Auto-learning of SMTP TCP transport-layer features for spam and abusive message detection

  • Authors:
  • Georgios Kakavelakis;Robert Beverly;Joel Young

  • Affiliations:
  • Naval Postgraduate School;Naval Postgraduate School;Naval Postgraduate School

  • Venue:
  • LISA'11 Proceedings of the 25th international conference on Large Installation System Administration
  • Year:
  • 2011

Quantified Score

Hi-index 0.00

Visualization

Abstract

Botnets are a significant source of abusive messaging (spam, phishing, etc) and other types of malicious traffic. A promising approach to help mitigate botnet-generated traffic is signal analysis of transport-layer (i.e. TCP/IP) characteristics, e.g. timing, packet reordering, congestion, and flow-control. Prior work [4] shows that machine learning analysis of such traffic features on an SMTP MTA can accurately differentiate between botnet and legitimate sources.
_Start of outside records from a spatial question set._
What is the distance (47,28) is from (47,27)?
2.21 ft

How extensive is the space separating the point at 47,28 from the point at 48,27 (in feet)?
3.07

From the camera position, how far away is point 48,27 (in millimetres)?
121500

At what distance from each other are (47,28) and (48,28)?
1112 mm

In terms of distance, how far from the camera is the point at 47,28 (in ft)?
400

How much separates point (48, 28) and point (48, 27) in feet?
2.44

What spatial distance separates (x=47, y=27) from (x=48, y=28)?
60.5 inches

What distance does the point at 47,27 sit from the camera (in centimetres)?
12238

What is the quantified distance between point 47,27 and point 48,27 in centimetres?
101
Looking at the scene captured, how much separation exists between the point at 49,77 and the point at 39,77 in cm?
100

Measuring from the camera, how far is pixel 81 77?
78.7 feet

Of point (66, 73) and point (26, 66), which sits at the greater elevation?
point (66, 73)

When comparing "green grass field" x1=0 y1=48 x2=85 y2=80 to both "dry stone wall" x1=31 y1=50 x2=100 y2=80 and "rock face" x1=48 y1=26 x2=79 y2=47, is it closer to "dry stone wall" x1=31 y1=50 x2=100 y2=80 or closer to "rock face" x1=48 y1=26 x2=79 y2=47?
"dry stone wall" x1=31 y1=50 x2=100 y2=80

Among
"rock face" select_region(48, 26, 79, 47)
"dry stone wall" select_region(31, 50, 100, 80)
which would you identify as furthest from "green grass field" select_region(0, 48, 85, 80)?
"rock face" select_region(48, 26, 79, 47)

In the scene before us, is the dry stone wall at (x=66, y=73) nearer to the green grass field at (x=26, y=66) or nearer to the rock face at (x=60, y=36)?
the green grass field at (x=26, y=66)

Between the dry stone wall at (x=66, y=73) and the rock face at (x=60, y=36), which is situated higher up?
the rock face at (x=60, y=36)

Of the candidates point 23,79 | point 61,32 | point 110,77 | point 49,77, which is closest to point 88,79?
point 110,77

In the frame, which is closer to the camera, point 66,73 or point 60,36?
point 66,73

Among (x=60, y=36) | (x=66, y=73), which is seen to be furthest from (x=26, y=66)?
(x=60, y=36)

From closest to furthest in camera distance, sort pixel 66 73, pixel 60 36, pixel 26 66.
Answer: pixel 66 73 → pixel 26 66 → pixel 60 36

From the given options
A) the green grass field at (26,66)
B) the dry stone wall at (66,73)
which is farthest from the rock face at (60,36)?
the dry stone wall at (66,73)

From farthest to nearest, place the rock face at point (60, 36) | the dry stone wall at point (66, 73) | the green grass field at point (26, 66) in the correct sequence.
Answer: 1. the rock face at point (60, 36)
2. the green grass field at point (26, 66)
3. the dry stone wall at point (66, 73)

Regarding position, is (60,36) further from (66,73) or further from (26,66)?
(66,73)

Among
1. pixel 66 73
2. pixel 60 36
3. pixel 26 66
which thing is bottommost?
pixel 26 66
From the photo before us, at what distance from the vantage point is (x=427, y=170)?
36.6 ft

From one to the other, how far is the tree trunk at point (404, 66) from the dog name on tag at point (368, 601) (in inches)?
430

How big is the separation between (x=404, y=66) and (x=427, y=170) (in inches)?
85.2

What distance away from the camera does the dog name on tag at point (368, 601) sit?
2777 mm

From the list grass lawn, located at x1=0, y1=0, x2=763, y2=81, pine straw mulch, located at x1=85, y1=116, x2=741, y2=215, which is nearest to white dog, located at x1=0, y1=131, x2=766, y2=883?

We make two contributions toward the real-world deployment of such techniques: i) an architecture for real-time on-line operation; and ii) auto-learning of the unsupervised model across different environments without human labeling (i.e. training). We present a "SpamFlow" SpamAssassin plugin and the requisite auxiliary daemons to integrate transport-layer signal analysis with a popular open-source spam filter. Using our system, we detail results from a production deployment where our auto-learning technique achieves better than 95 percent accuracy, precision, and recall after reception of ≈ 1,000 emails.